* BEGIN ENTRIES SUPPLIED *
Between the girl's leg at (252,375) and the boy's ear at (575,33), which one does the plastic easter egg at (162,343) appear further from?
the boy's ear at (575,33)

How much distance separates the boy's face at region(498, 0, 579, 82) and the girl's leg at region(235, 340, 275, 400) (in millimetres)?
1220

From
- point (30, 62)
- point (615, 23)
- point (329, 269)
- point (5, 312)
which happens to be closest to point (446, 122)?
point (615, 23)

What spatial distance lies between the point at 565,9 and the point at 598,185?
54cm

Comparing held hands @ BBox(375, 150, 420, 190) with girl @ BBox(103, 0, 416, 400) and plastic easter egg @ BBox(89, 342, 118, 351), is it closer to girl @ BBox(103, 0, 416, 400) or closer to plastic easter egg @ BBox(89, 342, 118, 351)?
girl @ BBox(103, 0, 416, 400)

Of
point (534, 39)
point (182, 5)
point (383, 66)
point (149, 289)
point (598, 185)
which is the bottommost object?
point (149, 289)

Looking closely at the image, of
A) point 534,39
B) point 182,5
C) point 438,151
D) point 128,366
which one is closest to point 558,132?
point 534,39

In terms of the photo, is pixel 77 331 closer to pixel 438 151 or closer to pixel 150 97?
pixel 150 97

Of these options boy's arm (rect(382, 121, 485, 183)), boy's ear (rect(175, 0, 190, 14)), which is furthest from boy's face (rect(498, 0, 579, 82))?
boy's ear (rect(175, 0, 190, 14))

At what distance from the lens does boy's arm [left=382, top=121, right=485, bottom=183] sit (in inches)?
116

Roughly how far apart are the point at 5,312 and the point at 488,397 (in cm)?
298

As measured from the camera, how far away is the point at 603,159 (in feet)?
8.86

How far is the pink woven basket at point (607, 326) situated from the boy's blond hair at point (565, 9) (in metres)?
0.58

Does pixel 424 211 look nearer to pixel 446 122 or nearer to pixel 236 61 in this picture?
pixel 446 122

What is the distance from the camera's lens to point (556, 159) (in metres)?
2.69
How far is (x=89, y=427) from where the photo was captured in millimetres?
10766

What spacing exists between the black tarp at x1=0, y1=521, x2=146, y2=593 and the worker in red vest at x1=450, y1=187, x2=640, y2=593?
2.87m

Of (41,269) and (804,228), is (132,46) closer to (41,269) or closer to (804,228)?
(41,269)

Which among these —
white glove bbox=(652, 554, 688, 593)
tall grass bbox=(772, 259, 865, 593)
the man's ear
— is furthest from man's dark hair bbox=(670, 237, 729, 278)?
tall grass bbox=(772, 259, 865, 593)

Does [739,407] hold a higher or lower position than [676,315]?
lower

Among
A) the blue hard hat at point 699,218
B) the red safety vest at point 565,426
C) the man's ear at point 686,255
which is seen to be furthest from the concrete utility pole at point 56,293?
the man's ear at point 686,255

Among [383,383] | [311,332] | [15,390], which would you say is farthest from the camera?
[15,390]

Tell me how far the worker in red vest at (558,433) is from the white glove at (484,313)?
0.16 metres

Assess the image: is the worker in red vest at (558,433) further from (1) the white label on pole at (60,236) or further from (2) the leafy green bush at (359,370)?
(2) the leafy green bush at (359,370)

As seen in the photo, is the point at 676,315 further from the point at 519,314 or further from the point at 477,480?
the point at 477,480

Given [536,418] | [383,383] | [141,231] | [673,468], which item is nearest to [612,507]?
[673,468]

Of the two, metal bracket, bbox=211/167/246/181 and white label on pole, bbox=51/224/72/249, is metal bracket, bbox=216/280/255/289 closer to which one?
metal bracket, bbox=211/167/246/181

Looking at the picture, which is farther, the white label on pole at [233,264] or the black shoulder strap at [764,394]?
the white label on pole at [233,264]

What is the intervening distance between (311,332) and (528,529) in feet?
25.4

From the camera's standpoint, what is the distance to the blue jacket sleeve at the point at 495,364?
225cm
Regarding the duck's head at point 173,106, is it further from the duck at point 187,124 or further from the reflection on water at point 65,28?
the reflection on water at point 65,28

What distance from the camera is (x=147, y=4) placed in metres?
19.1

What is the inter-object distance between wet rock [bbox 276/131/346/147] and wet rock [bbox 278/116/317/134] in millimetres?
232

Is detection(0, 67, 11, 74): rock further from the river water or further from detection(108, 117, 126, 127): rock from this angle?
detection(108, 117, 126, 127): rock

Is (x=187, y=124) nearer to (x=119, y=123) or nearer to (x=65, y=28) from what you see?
* END ENTRIES SUPPLIED *
**STATED TASK:** Reproduce the records from the line with "What is the inter-object" through the end of the records, replacing "wet rock" with "damp rock" and leaving everything else unchanged.

**RESPONSE TO THIS EXERCISE:**
What is the inter-object distance between damp rock [bbox 276/131/346/147] and damp rock [bbox 278/116/317/134] in millimetres?
232

Is detection(0, 67, 11, 74): rock further from the river water or further from detection(108, 117, 126, 127): rock from this angle?
detection(108, 117, 126, 127): rock

Is (x=187, y=124) nearer to (x=119, y=123) or nearer to (x=65, y=28) from what you see?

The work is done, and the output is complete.